If A and B are patterns the pattern A | B (also written A + B in Lpeg) first tries to match A and if that fails it tries B. If we suppose that the code for our patterns are subroutines then the code for A | B can be obtained by following the code for A with that of B, replacing the failure-exit of A with an instruction to reset the text-pointer back to its starting position and then dropping through to the code for B. A similar set of modifications apply to multiple alternatives
A | B | C ......with each one but the last dropping through, on failure, to the next, with resetting of the text-pointer.
In the same way, the code for !A may be got by swapping the succes and failure exits, and by adding an instruction to reset the text-pointer before the success exit.
In matching a pattern to a text one often wants to capture information. What sort of information will clearly depend strongly on the language in which one's pattern matching code is embedded.
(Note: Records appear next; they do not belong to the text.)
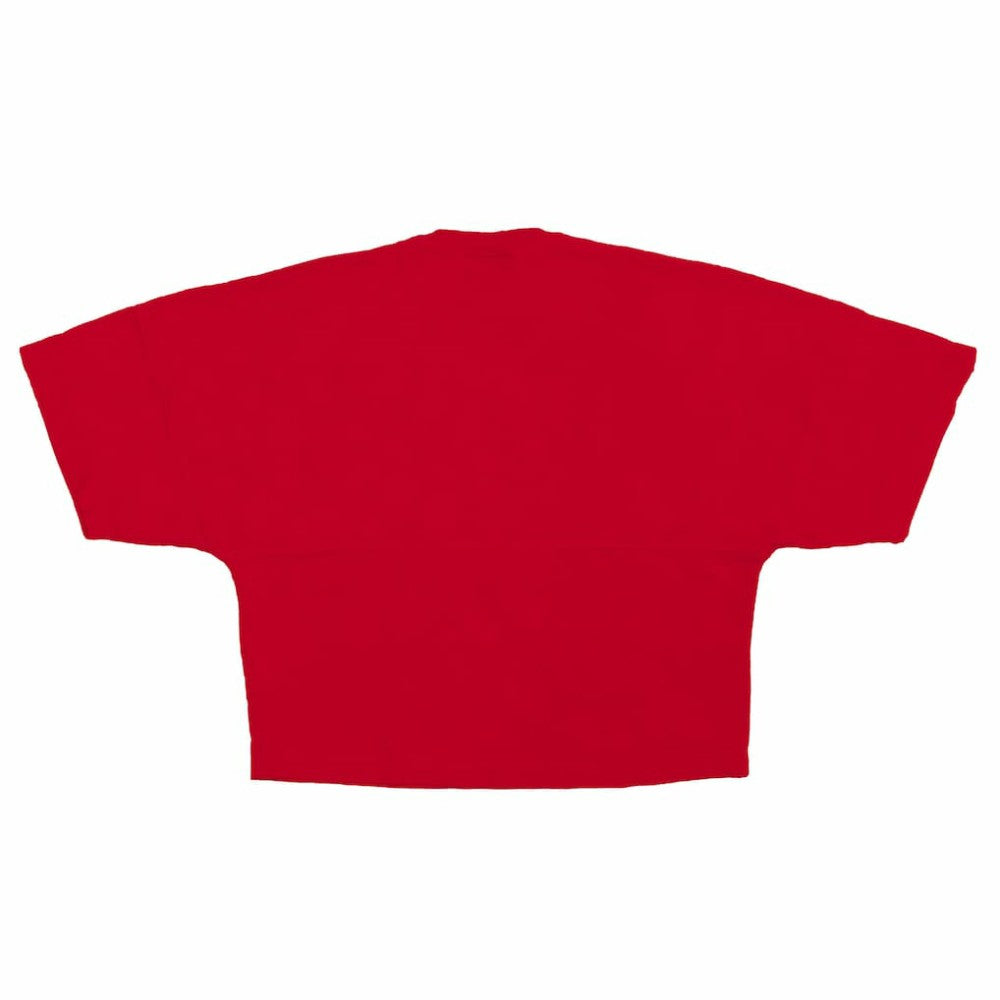 MLB Philadelphia Phillies Fanatics Women's Skyline Crop T-Shirt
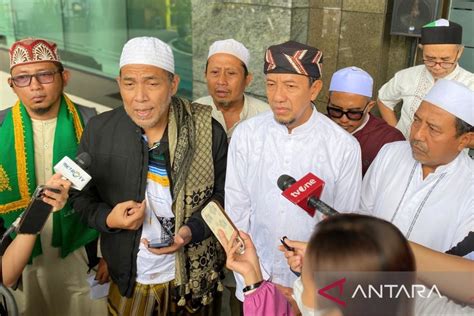 Tiga Ormas Islam Beri Pernyataan Sikap Dukung MK Beri Putusan Adil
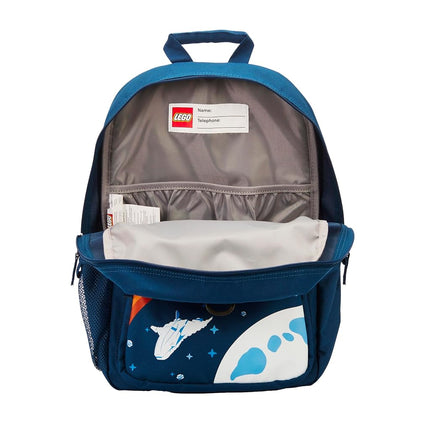 LEGO Unisex Kid's Heritage Classic Backpack, Navy Space, One Size, Heritage Classic Backpack
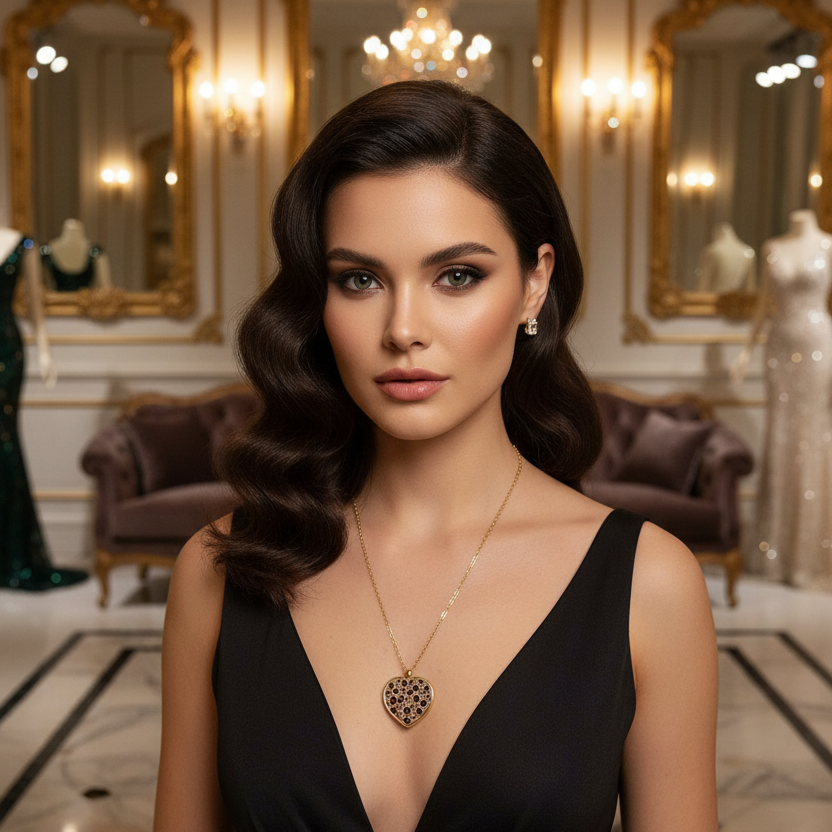 Amore Wildheart Necklace_ChicaChica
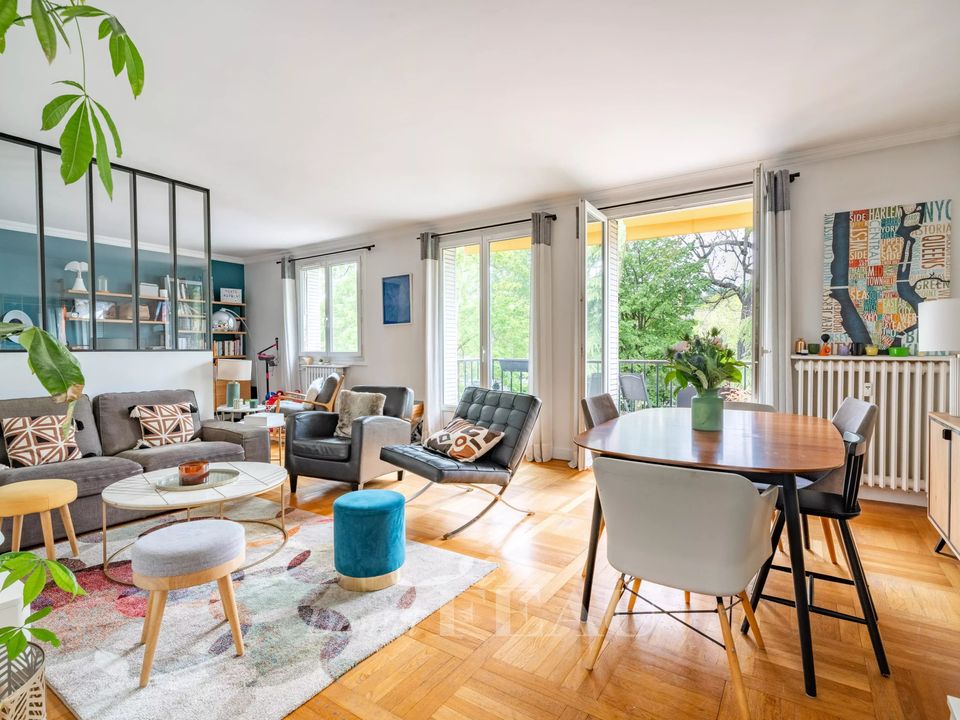 Lejlighed i Boulogne-Billancourt, Hauts-de-Seine - foto 1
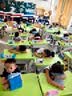 猫太子小学生儿童午睡枕折叠趴睡枕午休枕头睡觉午睡神器一年级趴枕抱枕 实拍图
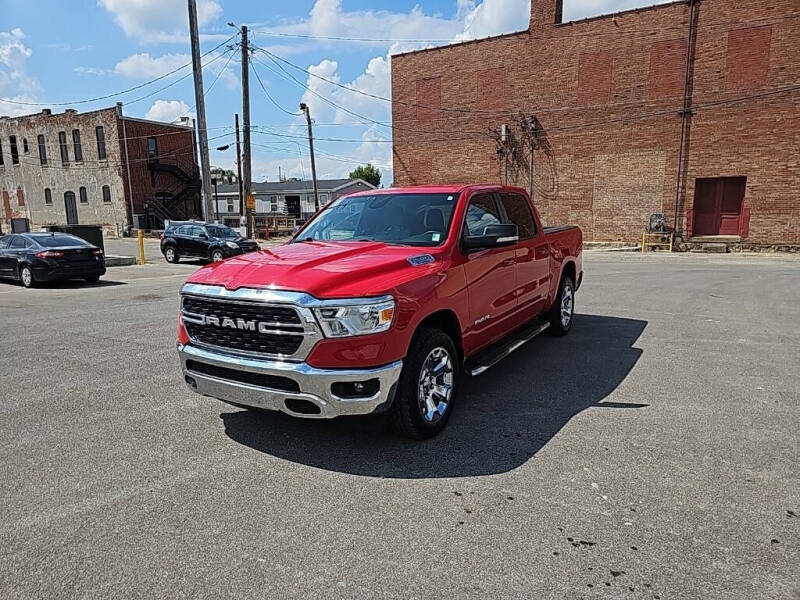 2022 RAM 1500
But in the simplest case one might consider patterns that always succeed, but which as a side effect push the current text pointer to a stack. From these pointer values we can then extract substrings from the text. For simplicity we would only use these capture patterns at the top level and outside repetitions.
If non-terminals correspond to subroutines, then a production in a grammar, of the form
X = U V W ....might be coded as
X_out LDR PC, [stack], #4 X_enter STR PC, [stack, #-4]! BL U_enter TST status BEQ X_out BL V_enter TST status BEQ X_out BL W_enter TST status BEQ X_out ...so that the tree-structure of the algebra would be reflected by the call-structure of the code. The subroutines would not save the register TXT_PTR used for the current text-pointer. The status register is here represented as being zero for failure and non-zero for success. It might be more efficient to minimize the branch-with-link instructions and instead use inline code
X_out LDR PC, [stack], #4 X_enter STR PC, [stack, #-4]! <U's code> TST status BEQ X_out <V's code> TST status BEQ X_out <W's code> TST status BEQ X_out ...The same considerations apply to productions of the form
X = U | V | W ....which might be coded as
X_out LDR PC, [stack], #4 X_enter STR PC, [stack, #-4]! MOV START, TXT_PTR BL U_enter TST status BNE X_out MOV TXT_PTR,START BL V_enter TST status BNE X_out MOV TXT_PTR,START BL W_enter TST status BNE X_out ...Here START would be a register for local use, not used by the subroutines, for restoring the text-pointer after failure.
Conversely there may also be situations when it pays for the compiler to introduce more non-terminals in order to simplify complex expressions.